I found a work-around to solve this problem. It is messy, but it works. Basically each tool has to have its own set of targets, they can't all share the same target points. So for a part like this that has 11 different tools, there would have to be 11 different sets of target points even though the targets would all have identical coordinates. Apparently teach point configurations are stored at the target level, so different tools will overwrite each other if they share the same targets.
Thank you for such a detailed explanation and I'm sorry if you feel like RoboDK is not consistent. Hopefully we can help you solve this issue with better fixes or workarounds that do not involve re-teaching all targets.

By taking a look at the tree I noticed that you are not using any joint targets (green targets). Joint targets will be very helpful here as they establish the configuration that will follow with Linear movements. Just one joint movement to a joint target is enough to establish the configuration you want to use.

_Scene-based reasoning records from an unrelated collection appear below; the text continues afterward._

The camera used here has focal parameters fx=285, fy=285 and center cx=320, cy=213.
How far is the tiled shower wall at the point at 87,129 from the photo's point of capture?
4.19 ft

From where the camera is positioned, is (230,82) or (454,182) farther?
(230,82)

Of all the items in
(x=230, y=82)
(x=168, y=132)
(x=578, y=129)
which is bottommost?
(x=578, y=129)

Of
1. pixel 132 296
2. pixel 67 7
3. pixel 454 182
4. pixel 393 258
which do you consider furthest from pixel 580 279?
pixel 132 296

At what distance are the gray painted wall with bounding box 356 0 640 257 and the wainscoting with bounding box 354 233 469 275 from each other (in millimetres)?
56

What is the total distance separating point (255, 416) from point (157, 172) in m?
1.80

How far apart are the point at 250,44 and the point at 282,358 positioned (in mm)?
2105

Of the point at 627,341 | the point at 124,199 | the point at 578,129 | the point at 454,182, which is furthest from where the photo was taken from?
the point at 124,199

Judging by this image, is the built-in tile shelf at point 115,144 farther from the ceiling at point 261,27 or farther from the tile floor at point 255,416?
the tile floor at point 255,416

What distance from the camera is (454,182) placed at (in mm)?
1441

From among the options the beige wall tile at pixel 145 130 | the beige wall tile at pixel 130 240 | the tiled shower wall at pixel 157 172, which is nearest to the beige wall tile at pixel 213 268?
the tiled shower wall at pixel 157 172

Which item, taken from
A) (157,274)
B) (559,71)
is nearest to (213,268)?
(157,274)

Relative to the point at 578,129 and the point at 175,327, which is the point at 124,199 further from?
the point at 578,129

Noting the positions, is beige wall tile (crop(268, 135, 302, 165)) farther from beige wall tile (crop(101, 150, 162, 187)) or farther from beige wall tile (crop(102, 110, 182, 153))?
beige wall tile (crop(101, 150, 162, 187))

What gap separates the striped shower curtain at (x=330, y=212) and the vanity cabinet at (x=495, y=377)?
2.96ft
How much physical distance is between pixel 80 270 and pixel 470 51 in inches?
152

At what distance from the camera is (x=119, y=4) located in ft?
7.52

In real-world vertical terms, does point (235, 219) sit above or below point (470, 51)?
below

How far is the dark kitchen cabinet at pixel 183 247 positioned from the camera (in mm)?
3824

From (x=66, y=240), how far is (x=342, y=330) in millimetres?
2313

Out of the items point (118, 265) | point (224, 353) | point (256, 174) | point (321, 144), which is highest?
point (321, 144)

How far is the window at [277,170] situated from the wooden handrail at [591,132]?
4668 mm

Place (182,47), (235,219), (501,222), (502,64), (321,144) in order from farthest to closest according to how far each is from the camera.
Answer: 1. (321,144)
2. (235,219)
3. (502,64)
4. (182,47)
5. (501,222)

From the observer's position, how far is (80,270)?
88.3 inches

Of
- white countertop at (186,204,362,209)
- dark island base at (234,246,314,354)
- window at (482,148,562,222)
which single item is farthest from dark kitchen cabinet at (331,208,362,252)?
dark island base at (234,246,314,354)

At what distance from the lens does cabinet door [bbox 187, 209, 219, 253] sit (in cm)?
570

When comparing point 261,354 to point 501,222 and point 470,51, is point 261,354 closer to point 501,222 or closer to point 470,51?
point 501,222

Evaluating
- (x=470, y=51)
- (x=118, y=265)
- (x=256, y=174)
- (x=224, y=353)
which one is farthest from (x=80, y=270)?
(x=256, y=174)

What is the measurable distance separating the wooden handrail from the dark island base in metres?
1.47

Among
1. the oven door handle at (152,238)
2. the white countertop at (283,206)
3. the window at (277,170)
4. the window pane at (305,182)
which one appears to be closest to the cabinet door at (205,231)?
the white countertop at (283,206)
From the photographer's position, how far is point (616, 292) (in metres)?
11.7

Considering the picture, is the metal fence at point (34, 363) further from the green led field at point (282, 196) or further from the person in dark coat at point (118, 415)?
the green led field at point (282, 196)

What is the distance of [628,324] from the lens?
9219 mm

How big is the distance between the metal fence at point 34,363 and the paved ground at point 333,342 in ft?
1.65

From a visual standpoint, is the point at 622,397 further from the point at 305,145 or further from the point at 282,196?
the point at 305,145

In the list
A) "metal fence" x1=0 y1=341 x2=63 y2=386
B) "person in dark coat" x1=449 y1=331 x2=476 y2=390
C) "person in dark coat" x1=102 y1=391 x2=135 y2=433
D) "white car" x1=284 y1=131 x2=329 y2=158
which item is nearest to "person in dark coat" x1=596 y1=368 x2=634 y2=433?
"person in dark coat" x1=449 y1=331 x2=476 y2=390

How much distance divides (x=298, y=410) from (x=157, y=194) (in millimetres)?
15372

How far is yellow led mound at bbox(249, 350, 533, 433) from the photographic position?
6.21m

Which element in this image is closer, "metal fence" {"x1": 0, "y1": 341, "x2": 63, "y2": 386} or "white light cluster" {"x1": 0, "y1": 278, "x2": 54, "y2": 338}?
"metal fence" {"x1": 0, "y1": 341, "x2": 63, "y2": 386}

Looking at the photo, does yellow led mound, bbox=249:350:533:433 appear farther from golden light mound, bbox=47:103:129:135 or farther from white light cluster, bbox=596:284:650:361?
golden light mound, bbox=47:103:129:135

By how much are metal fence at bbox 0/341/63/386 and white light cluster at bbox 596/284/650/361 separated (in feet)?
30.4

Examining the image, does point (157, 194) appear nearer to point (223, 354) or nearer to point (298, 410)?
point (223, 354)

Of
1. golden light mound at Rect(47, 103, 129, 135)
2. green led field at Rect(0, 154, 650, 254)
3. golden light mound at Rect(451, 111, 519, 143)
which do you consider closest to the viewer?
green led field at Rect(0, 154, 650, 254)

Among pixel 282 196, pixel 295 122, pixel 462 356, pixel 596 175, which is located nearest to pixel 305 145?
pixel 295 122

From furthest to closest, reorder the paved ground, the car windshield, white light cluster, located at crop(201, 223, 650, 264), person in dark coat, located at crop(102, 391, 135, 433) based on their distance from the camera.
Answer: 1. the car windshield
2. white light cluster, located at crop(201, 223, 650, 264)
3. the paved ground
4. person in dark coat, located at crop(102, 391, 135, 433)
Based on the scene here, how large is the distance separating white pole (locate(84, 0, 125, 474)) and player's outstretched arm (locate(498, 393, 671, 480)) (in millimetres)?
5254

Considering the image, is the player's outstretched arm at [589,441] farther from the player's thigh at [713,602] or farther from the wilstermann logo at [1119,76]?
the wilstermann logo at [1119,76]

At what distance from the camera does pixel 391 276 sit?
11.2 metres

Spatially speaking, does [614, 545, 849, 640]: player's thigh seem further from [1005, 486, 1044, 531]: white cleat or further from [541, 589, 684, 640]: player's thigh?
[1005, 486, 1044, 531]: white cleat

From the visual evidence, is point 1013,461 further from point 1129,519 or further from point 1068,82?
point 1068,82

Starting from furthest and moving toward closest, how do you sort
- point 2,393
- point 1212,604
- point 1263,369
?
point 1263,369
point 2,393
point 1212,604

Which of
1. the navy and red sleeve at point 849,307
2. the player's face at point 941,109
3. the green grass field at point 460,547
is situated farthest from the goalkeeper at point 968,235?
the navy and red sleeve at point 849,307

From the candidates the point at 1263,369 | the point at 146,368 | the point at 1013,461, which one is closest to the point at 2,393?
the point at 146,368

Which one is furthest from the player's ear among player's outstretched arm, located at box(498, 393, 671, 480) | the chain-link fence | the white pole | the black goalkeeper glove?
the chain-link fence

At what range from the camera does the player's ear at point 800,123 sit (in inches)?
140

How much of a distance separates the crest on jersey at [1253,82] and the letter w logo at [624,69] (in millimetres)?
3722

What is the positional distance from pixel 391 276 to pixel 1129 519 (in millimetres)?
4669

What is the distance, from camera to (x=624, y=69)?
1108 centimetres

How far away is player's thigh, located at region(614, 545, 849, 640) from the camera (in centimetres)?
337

Therefore, you should be able to create one main program for all tools which does not specify a tool. 


Program FollowCurve
  1. Set the Reference frame
  2. MoveL: Linear Movement to Target 1
  3. MoveL: Linear Movement to Target 2
  4. ...
  5. MoveL: Linear Movement to Target N
Program FollowCurveTool1
  1. Set the Tool (Tool 1)
  2. MoveJ: Joint movement to a Joint Target that is an approach point establishing your configuration with Tool 1
  3. Call Program FollowCurve
Then, copy/paste the Program FollowCurveTool1 for as many tools as you need. You should update the Set tool instruction and create a new approach point 

Important: You should not have any Joint movements in the FollowCurve subprogram because it can override the preferred configuration of your approach target.